━━━ Working data

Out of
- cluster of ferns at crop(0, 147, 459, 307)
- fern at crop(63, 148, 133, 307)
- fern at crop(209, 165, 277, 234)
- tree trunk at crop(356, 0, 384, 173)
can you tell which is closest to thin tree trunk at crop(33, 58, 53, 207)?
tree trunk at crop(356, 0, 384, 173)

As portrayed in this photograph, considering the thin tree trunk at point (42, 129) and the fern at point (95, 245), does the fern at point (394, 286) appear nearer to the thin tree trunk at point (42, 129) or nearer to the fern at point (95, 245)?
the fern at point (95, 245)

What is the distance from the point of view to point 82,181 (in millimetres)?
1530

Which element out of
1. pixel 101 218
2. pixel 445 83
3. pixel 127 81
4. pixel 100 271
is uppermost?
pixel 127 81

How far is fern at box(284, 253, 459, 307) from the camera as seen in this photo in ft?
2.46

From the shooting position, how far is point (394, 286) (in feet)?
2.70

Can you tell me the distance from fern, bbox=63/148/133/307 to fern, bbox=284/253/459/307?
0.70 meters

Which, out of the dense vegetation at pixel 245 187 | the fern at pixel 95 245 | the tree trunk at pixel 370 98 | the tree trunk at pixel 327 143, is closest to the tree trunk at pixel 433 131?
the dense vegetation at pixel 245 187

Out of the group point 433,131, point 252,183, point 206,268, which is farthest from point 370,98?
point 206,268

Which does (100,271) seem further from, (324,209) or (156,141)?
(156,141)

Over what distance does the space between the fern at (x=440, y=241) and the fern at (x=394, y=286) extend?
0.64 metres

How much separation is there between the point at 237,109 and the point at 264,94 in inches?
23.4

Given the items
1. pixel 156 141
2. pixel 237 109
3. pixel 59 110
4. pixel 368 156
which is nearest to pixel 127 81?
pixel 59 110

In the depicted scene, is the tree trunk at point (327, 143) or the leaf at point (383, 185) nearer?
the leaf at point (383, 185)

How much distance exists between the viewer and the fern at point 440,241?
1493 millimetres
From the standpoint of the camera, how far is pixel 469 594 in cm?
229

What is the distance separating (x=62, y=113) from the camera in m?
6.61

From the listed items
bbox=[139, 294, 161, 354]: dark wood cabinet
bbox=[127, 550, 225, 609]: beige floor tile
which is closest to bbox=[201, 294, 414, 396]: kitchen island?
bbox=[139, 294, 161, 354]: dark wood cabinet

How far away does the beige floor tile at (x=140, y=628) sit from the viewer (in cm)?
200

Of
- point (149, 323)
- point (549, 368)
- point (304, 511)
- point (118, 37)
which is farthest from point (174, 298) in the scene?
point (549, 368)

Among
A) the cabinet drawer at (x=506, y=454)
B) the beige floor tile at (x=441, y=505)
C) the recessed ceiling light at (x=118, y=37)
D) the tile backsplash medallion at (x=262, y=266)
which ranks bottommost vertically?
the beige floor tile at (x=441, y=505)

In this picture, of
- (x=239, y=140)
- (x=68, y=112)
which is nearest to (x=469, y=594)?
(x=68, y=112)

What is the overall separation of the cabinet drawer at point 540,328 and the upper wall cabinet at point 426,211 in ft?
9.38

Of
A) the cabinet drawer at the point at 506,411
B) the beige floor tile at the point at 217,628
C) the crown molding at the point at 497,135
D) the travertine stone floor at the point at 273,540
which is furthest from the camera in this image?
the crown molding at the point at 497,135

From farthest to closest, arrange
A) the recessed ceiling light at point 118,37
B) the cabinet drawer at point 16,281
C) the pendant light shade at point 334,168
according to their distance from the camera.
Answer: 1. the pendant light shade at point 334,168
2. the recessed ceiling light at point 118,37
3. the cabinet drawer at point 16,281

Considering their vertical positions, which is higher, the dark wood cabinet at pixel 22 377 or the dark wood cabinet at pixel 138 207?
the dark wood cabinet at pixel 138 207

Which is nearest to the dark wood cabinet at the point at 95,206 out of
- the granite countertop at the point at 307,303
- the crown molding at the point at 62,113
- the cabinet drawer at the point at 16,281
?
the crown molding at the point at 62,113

━━━━━━

Please echo back the records from their start down to the line containing "0.64 metres", both ends included.

Out of
- cluster of ferns at crop(0, 147, 459, 307)
- fern at crop(63, 148, 133, 307)
- fern at crop(209, 165, 277, 234)
- tree trunk at crop(356, 0, 384, 173)
can you tell which is closest to thin tree trunk at crop(33, 58, 53, 207)?
tree trunk at crop(356, 0, 384, 173)

As portrayed in this photograph, considering the thin tree trunk at point (42, 129) and the fern at point (95, 245), does the fern at point (394, 286) appear nearer to the thin tree trunk at point (42, 129) or nearer to the fern at point (95, 245)?
the fern at point (95, 245)

What is the distance from the point of view to point 82,181 (in millimetres)?
1530

Which element out of
1. pixel 101 218
2. pixel 445 83
3. pixel 127 81
4. pixel 100 271
is uppermost?
pixel 127 81

How far is fern at box(284, 253, 459, 307) from the camera as seen in this photo in ft?
2.46

From the shooting position, how far is point (394, 286) (in feet)?
2.70

Can you tell me the distance from fern, bbox=63/148/133/307 to fern, bbox=284/253/459/307?
0.70 meters

Which, out of the dense vegetation at pixel 245 187 | the fern at pixel 95 245 | the tree trunk at pixel 370 98 | the tree trunk at pixel 327 143, is closest to the tree trunk at pixel 433 131?
the dense vegetation at pixel 245 187

Out of the group point 433,131, point 252,183, point 206,268, which is farthest from point 370,98?
point 206,268

Which does (100,271) seem further from, (324,209) or (156,141)?
(156,141)

Over what distance does the space between the fern at (x=440, y=241) and the fern at (x=394, y=286) extend?
0.64 metres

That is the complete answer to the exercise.